**** DATA FOR ANALYSIS
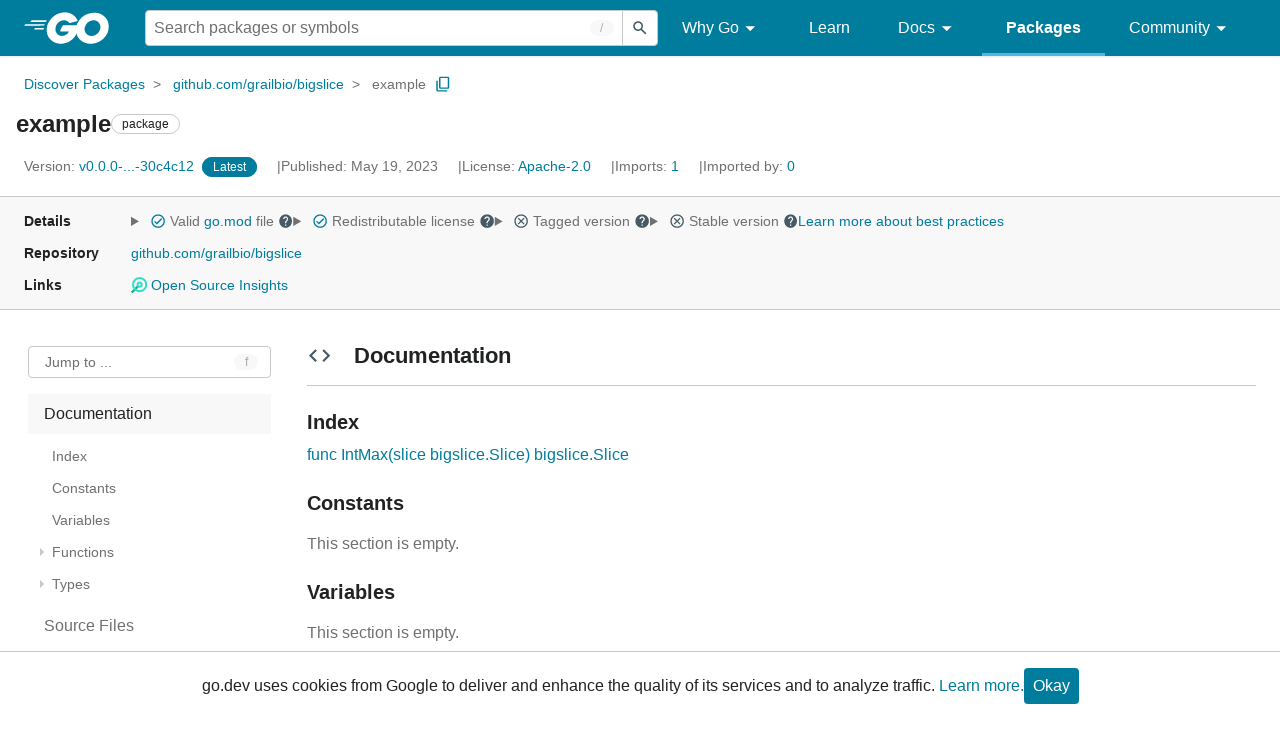

--- FILE ---
content_type: text/javascript; charset=utf-8
request_url: https://pkg.go.dev/static/frontend/unit/unit.js
body_size: 1606
content:
var d=class{constructor(r,s,i){this.mainHeader=r;this.mainNav=s;this.mainAside=i;this.handleDoubleClick=r=>{var i,t;r.target===((i=this.mainHeader)==null?void 0:i.lastElementChild)&&((t=window.getSelection())==null||t.removeAllRanges(),window.scrollTo({top:0,behavior:"smooth"}))};this.handleResize=()=>{let r=(s,i)=>document.documentElement.style.setProperty(s,i);r("--js-unit-header-height","0"),setTimeout(()=>{var i,t;let s=((t=(i=this.mainHeader)==null?void 0:i.getBoundingClientRect().height)!=null?t:0)/16;r("--js-unit-header-height",`${s}rem`),r("--js-sticky-header-height",`${3.5}rem`),r("--js-unit-header-top",`${(s-3.5)*-1}rem`)})};this.headerObserver=new IntersectionObserver(([t])=>{if(t.intersectionRatio<1)for(let e of document.querySelectorAll('[class^="go-Main-header"'))e.setAttribute("data-fixed","true");else{for(let e of document.querySelectorAll('[class^="go-Main-header"'))e.removeAttribute("data-fixed");this.handleResize()}},{threshold:1,rootMargin:`${3.5*16}px`}),this.navObserver=new IntersectionObserver(([t])=>{var e,n,h,l;t.intersectionRatio<1?((e=this.mainNav)==null||e.classList.add("go-Main-nav--fixed"),(n=this.mainNav)==null||n.setAttribute("data-fixed","true")):((h=this.mainNav)==null||h.classList.remove("go-Main-nav--fixed"),(l=this.mainNav)==null||l.removeAttribute("data-fixed"))},{threshold:1,rootMargin:`-${3.5*16+10}px`}),this.asideObserver=new IntersectionObserver(([t])=>{var e,n;t.intersectionRatio<1?(e=this.mainHeader)==null||e.setAttribute("data-raised","true"):(n=this.mainHeader)==null||n.removeAttribute("data-raised")},{threshold:1,rootMargin:`-${3.5*16+20}px 0px 0px 0px`}),this.init()}init(){var s,i,t;this.handleResize(),window.addEventListener("resize",this.handleResize),(s=this.mainHeader)==null||s.addEventListener("dblclick",this.handleDoubleClick);let r=document.querySelector(".js-siteHeader");if((i=this.mainHeader)!=null&&i.hasChildNodes()&&r){let e=document.createElement("div");r.prepend(e),this.headerObserver.observe(e)}if((t=this.mainNav)!=null&&t.hasChildNodes()){let e=document.createElement("div");this.mainNav.prepend(e),this.navObserver.observe(e)}if(this.mainAside){let e=document.createElement("div");this.mainAside.prepend(e),this.asideObserver.observe(e)}}},a=o=>document.querySelector(o);new d(a(".js-mainHeader"),a(".js-mainNav"),a(".js-mainAside"));export{d as MainLayoutController};
/**
 * @license
 * Copyright 2021 The Go Authors. All rights reserved.
 * Use of this source code is governed by a BSD-style
 * license that can be found in the LICENSE file.
 */
//# sourceMappingURL=unit.js.map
********
> **TASK DESCRIPTION**
Copy out the lines above in full and unaltered, apart from the pictures.

> **RESPONSE TO THIS EXERCISE**
--- FILE ---
content_type: text/javascript; charset=utf-8
request_url: https://pkg.go.dev/static/frontend/unit/unit.js
body_size: 1606
content:
var d=class{constructor(r,s,i){this.mainHeader=r;this.mainNav=s;this.mainAside=i;this.handleDoubleClick=r=>{var i,t;r.target===((i=this.mainHeader)==null?void 0:i.lastElementChild)&&((t=window.getSelection())==null||t.removeAllRanges(),window.scrollTo({top:0,behavior:"smooth"}))};this.handleResize=()=>{let r=(s,i)=>document.documentElement.style.setProperty(s,i);r("--js-unit-header-height","0"),setTimeout(()=>{var i,t;let s=((t=(i=this.mainHeader)==null?void 0:i.getBoundingClientRect().height)!=null?t:0)/16;r("--js-unit-header-height",`${s}rem`),r("--js-sticky-header-height",`${3.5}rem`),r("--js-unit-header-top",`${(s-3.5)*-1}rem`)})};this.headerObserver=new IntersectionObserver(([t])=>{if(t.intersectionRatio<1)for(let e of document.querySelectorAll('[class^="go-Main-header"'))e.setAttribute("data-fixed","true");else{for(let e of document.querySelectorAll('[class^="go-Main-header"'))e.removeAttribute("data-fixed");this.handleResize()}},{threshold:1,rootMargin:`${3.5*16}px`}),this.navObserver=new IntersectionObserver(([t])=>{var e,n,h,l;t.intersectionRatio<1?((e=this.mainNav)==null||e.classList.add("go-Main-nav--fixed"),(n=this.mainNav)==null||n.setAttribute("data-fixed","true")):((h=this.mainNav)==null||h.classList.remove("go-Main-nav--fixed"),(l=this.mainNav)==null||l.removeAttribute("data-fixed"))},{threshold:1,rootMargin:`-${3.5*16+10}px`}),this.asideObserver=new IntersectionObserver(([t])=>{var e,n;t.intersectionRatio<1?(e=this.mainHeader)==null||e.setAttribute("data-raised","true"):(n=this.mainHeader)==null||n.removeAttribute("data-raised")},{threshold:1,rootMargin:`-${3.5*16+20}px 0px 0px 0px`}),this.init()}init(){var s,i,t;this.handleResize(),window.addEventListener("resize",this.handleResize),(s=this.mainHeader)==null||s.addEventListener("dblclick",this.handleDoubleClick);let r=document.querySelector(".js-siteHeader");if((i=this.mainHeader)!=null&&i.hasChildNodes()&&r){let e=document.createElement("div");r.prepend(e),this.headerObserver.observe(e)}if((t=this.mainNav)!=null&&t.hasChildNodes()){let e=document.createElement("div");this.mainNav.prepend(e),this.navObserver.observe(e)}if(this.mainAside){let e=document.createElement("div");this.mainAside.prepend(e),this.asideObserver.observe(e)}}},a=o=>document.querySelector(o);new d(a(".js-mainHeader"),a(".js-mainNav"),a(".js-mainAside"));export{d as MainLayoutController};
/**
 * @license
 * Copyright 2021 The Go Authors. All rights reserved.
 * Use of this source code is governed by a BSD-style
 * license that can be found in the LICENSE file.
 */
//# sourceMappingURL=unit.js.map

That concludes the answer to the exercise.